STRING analysis indicated that Casp3 was at the center of a network comprising Cycs, Birc2, Casp9, 7, DIABLO and XIAP both in rat and human, with Cycs positioned upstream of Casp3 and Birc2 being negatively regulated by Casp3. In early postnatal rat germ cells, Casp2 and 7 showed preferential expression in gonocytes and spermatogonia, being 10- to 20-fold higher than Casp3 and 9, while in normal human testis and seminoma, Casp9 and 2 were the most abundant caspases. The high levels of Casp2 observed in early postnatal germ cells are consistent with a study where Casp2 was reported to participate to the postnatal surge of germ cell apoptosis taking place during the first spermatogenic wave.67 Moreover, Casp2 was shown to play a role in cell cycle arrest at the G2/M DNA-damage checkpoint.68 Here, we found that Casp3 and 9 are strongly activated at PND8 in germ cells that failed migration to the basement membrane. This implies that the 3 caspases are activated during the same time-frame of germ cell development. Thus, it will be interesting to determine their respective roles in this process. With regards to testicular cancer, our findings that Casp3 was increased simultaneously to the decreased expression of Casp9 in seminoma are interesting, in view of a study that identified a failure of Casp9 activation as possibly implicated in the cisplatin resistance of a human testicular germ cell line.69 However, the higher cisplatin-sensitivity threshold could be overcome by the activation of a Casp9 independent pathway, further highlighting the multiplicity and complexity of apoptotic mechanisms in tumor cells.

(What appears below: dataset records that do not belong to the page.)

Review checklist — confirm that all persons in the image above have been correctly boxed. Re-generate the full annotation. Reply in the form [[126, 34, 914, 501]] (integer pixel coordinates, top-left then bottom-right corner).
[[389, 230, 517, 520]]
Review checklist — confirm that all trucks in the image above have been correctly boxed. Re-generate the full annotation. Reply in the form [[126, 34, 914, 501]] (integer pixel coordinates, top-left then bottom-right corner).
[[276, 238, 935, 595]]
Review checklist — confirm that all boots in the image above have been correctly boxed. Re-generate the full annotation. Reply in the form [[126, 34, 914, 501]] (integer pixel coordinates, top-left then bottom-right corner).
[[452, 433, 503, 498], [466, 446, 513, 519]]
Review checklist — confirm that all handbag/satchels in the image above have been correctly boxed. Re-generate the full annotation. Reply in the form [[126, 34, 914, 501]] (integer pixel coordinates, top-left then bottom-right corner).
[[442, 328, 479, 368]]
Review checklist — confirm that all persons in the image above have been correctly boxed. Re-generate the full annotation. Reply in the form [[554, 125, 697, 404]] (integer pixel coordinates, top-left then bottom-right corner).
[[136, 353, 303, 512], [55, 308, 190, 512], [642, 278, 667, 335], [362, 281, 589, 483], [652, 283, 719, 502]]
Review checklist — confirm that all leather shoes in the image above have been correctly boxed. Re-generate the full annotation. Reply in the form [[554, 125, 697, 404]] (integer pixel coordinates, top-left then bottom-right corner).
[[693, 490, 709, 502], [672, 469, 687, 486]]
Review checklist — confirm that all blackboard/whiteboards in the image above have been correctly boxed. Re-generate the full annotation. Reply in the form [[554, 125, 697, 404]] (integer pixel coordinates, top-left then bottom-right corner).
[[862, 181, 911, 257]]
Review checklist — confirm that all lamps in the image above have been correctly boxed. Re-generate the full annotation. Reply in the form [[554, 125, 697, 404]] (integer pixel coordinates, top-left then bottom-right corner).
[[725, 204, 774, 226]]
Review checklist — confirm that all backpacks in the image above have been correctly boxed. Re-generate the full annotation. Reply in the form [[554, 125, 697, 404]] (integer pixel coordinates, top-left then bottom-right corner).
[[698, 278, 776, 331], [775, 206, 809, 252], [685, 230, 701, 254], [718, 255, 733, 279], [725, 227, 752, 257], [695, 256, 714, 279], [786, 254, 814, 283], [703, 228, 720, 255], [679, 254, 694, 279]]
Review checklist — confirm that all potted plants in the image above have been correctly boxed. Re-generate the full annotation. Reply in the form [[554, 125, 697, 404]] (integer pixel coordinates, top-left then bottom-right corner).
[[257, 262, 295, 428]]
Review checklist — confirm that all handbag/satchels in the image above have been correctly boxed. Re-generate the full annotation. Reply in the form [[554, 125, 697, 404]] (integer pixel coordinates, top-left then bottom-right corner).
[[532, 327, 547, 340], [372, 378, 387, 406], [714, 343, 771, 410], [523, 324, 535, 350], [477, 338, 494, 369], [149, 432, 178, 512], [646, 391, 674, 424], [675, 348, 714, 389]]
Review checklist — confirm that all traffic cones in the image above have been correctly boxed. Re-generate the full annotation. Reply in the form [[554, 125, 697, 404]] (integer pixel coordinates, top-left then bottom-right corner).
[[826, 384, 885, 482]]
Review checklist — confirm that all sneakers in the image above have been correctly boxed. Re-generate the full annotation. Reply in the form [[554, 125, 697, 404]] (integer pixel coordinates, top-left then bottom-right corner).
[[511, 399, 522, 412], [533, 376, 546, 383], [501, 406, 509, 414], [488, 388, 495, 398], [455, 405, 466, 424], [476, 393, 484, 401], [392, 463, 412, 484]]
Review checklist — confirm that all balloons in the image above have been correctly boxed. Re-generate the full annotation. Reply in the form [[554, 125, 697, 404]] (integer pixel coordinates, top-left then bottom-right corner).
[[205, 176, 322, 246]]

Further studies will be needed to determine the regulation of these caspases at the posttranslational level in germ cell tumors.

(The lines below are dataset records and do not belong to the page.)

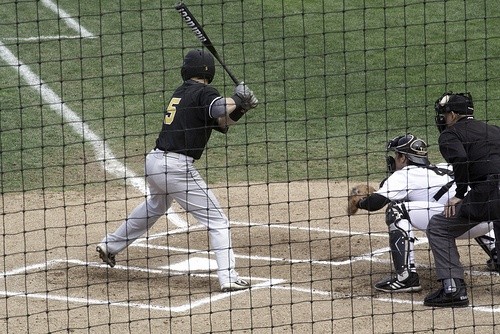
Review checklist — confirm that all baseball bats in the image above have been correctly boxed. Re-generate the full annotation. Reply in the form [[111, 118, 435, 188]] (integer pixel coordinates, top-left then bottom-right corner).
[[174, 1, 240, 87]]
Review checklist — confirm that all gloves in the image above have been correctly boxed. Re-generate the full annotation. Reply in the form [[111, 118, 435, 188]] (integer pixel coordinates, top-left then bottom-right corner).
[[235, 81, 254, 101], [240, 91, 259, 111]]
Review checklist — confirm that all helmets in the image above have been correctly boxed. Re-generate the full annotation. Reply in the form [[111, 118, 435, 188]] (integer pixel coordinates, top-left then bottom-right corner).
[[181, 49, 215, 84], [387, 132, 432, 165], [434, 90, 474, 117]]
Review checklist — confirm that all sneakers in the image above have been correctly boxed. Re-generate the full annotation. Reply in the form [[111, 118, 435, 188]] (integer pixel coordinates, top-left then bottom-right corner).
[[424, 278, 470, 308], [220, 276, 252, 291], [373, 270, 423, 293], [96, 242, 116, 268], [487, 259, 500, 272]]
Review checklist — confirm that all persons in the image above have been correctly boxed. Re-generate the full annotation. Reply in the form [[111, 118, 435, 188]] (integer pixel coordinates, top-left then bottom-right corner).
[[423, 91, 500, 309], [355, 132, 500, 292], [97, 50, 258, 291]]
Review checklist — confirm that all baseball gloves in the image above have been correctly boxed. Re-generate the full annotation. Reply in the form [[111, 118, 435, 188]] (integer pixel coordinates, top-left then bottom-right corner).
[[347, 185, 377, 216]]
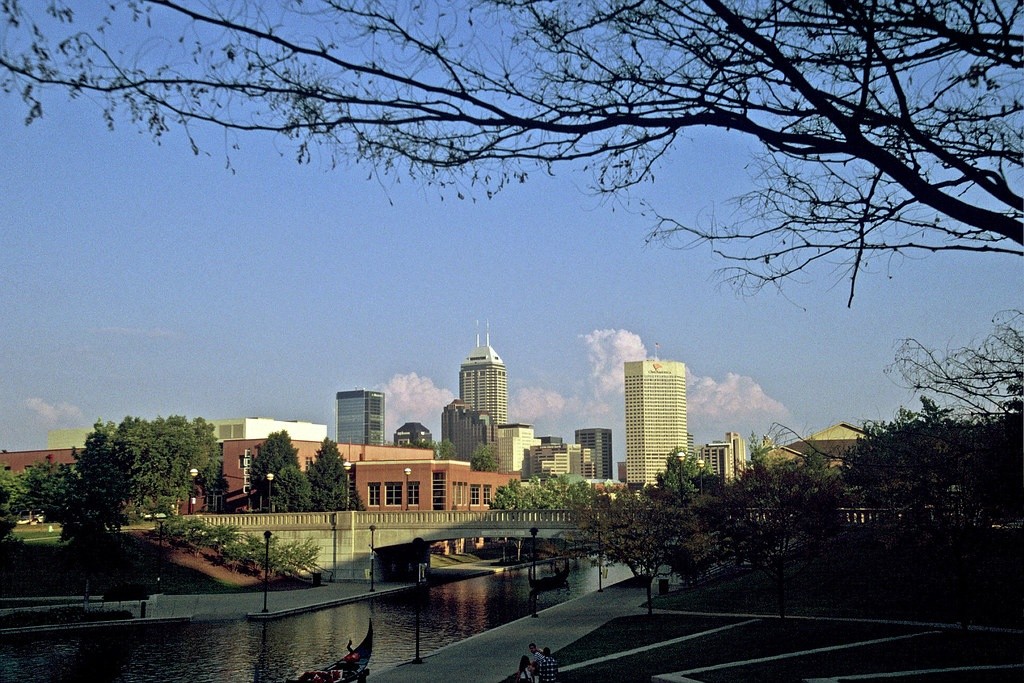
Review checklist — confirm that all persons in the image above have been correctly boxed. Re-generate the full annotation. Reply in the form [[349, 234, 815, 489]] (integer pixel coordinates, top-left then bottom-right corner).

Two other genes found to increase by gene profiling arrays in differentiating gonocytes were the pro-apoptotic gene DIABLO and the anti-apoptotic gene XIAP. Gene array analysis showed that DIABLO and XIAP expressions were constant between gonocytes and spermatogonia. In human biopsies, XIAP expression showed a trend towards increase in seminomas, whereas DIABLO levels remained unchanged. This difference resulted in a small increase in the XIAP/DIABLO ratio, which is reminiscent of a study reporting an increase in the XIAP/DIABLO ratio between normal and CIS as well as seminomas.70 However, in that study, most of the changes were attributed to decreases in DIABLO levels, whereas in the present study, XIAP was responsible of the changes in ratio. In the published study as well as in the present work, there were large variations within some of the gene expression values. This might be due to the fact that most TGCTs are heterogeneous, corresponding to a mixture of phenotypes rather than to a pure tumor type. Therefore, different percentages of seminoma cells within tumors could result in seminomas samples with variable proportions of apoptosis-related genes.

CONCLUSION

Our study characterized apoptosis-related genes that are significantly altered during the transition from neonatal gonocyte to spermatogonia, as well as in seminomas compared to normal human testis biopsies. Two of these genes, Gadd45a and Cycs, are likely to play a role in the wave of germ cell apoptosis that occurs during the 2nd week after birth in rodent testes. Moreover, the reduction of these genes in seminomas, as well as that of Casp9, fit with the frequent observation of repressed pro-apoptotic genes in tumors. The results obtained for Birc2 suggest that this gene might behave as a tumor promoter in seminomas rather than an anti-apoptotic gene as previously found in other types of tumors. Further studies will be needed to clarify this fact and to determine the exact relationship between the genes identified in developing germ cells and in seminomas.

AUTHOR CONTRIBUTIONS

G.M. was involved in study design, execution, data collection, analysis, and wrote the manuscript. M.C played a critical role in the study design, data analysis, and manuscript preparation.

COMPETING INTERESTS

All authors declare no competing financial interests.